Today I did it. I went to a meeting. It has been 303 days since I have had any alcohol. Not that I'm counting or anything. :) On April 16, 2012 I finally went to a meeting. I was sick and tired of the hold that alcohol had on me and was sick of what it was doing to my marriage, my mothering, and to me. I felt so welcomed at the meeting and was glad that it was a women's meeting. The women gave me their numbers and told me to call anytime. The next day I found out I was pregnant. I cried. My husband was so thrilled but I was so sad. I had finally thought I was going to get control of my life and desired to do this before we brought another child into the world. I didn't go back to a meeting. I didn't drink during my pregnancy at all. I pushed the idea of being an alcoholic away and thought, "I'll deal with it later." I kept thinking about how maybe I could teach myself moderation. Maybe I could be a normal drinker.
Our baby was born on January 9th. A beautiful baby girl who has shown me parts of my heart that I didn't know existed. In the past few weeks I have started to feel the itch again. When my toddler is freaking on the floor throwing a fit, or I start to feel bad about myself, I think of my old friend/enemy--wine. I think "I just need a glass of wine". With these feelings I also feel like, I do not want to go back to how I was living. I don't' want to have to wait to nurse my sweet baby until the alcohol is out of my milk.

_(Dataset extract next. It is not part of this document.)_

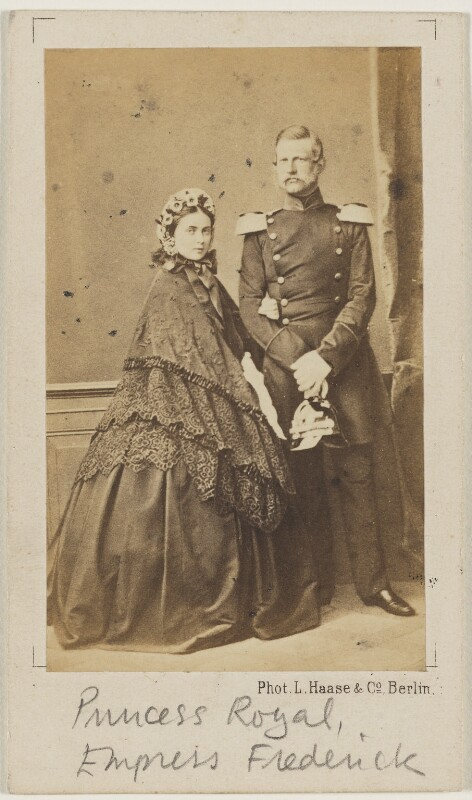 Victoria, Empress of Germany and Queen of Prussia; Frederick III, Emperor of Germany and King of Prussia, by L. Haase & Co, early 1860s - NPG x132094 - © National Portrait Gallery, London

I want to be there 100% for my sweet children when they need me. I called a therapist last week and set up an appointment. I want to learn to love myself, trust myself and learn to make decisions. I want to learn to have an opinion again. I don't want to be so easily swayed by others' opinions. I also want to be a sober mom. Today I learned that I have to make the decision for myself. Part of who I am is a mother. Part of who I am is a wife. I want to be the best I can be today.
The meeting went really well. I felt welcomed and accepted. I will be returning. Today I choose not to drink.